Book of the Week 6: Black Summer #7

[Some weeks when I buy comics, I think one book is worth discussing in a bit more detail. As this week shows, it could be an old issue (not that this is an OLD issue) that I got that week. Quality is not a consideration, just the vague idea of "interesting." New posts sometimes when I buy new comics, usually a couple of days after, most often on Fridays.]

Black Summer was a seemingly simple comic book that became very, very complex by the end. At least, that's the way I read it, but I've been a little out of sorts lately with a general pessimism and outright hatred of many comics. I've had posts begin in high spirits and positive motives only to devolve into ugly rants and time spent curled up under the cold shower spray mumbling unbloggble things. So maybe I've got it all wrong and this is really a seemingly complex comic book that became very, very simple by the end. Who knows. But, I know this much: this is a worthwhile comic for pages 18 and 19 in which Tom Noir, presumed dead, turns to his old friend John Horus, killer of an American president, veep, advisors and SS agents, and says the words I've been waiting for these past weeks--the words that needed said:

THE INCREDIBLE THING WE DID TO OURSELVES, THESE ABILITIES BEYOND EVOLUTIONARY CAPACITY -- AND YOU USED THEM ON A HIT?

YOU COULDN'T THINK OF ANOTHER WAY TO DO IT?

[...]

I'M ONLY THIS ANGRY WITH YOU BECAUSE I'M SO FUCKING DISAPPOINTED, JOHN. YOU FUCKED IT UP.

[...]

YOU COULD NOT THINK OF A SMARTER WAY TO CHANGE THE WAY THIS COUNTRY DOES BUSINESS THAN JUST KILLING THE VILLAIN?

YOU CAN WATCH THE WORLD LIKE GOD AND BUILD PLACES OUT OF MUD WITH THOSE DAMNED EYES OF YOURS AND THAT IS THE SMARTEST IDEA YOU HAD?

YOU FUCKING SICKEN ME.


I mean, wow. That says it all, doesn't it? Well, no, it doesn't as I plan to ramble on quite a bit more...

But, I mentioned that this struck me as an attack on the post-Authority superhero (it actually extends further back, of course), and that it always comes down to hitting.
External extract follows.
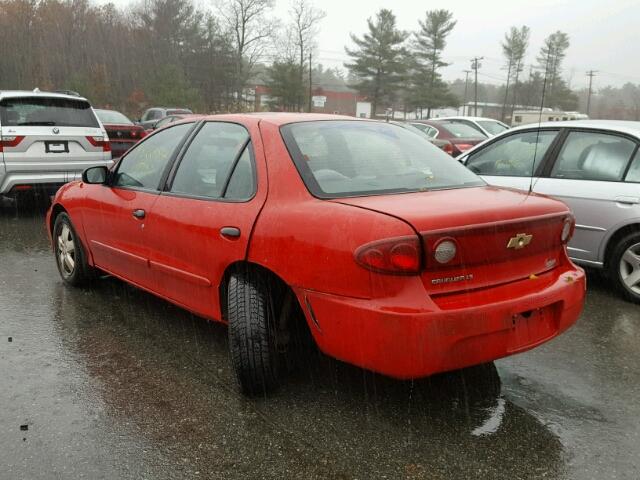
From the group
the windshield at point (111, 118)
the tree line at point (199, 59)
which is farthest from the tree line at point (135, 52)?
the windshield at point (111, 118)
It always comes down to killing and punching and it's just sad by now. Particularly in books where the characters don't just claimed to be more advanced than regular people, but actually are. It's not a question of superpowers, but of imagination and intelligence. Here, John Horus is a genius driven to make the world better and to fight injustice... but he can't escape hitting things. It never occurs to him that there are other ways of doing things. That was my biggest complaint against Morrison's All-Star Superman, Millar's Ultimate X-Men and Fraction's Invincible Iron Man--books featuring characters that are smarter than us, more creative than us... and it always comes down to punching the "bad guy" in the face. Not only are the characters better than that, shouldn't the writers be?

I've said that stuff a lot lately, so I won't hammer away at it too much anymore. What also impressed me about this issue was the self-awareness of the three women Seven Guns and Tom Noir. The women come to understand that they are, really, just violent people who protect a city and fight small-scale levels of crime. They're not cut out to work on a larger scale. Tom, on the other hand, also realises the same thing, and acts accordingly by killing John and Frank Blacksmith, the so-called "Eighth Gun" and traitor. He isn't better than violence and hitting things. Neither are the women.

Not the end that I expected for this book, but one of the best I've read in a while.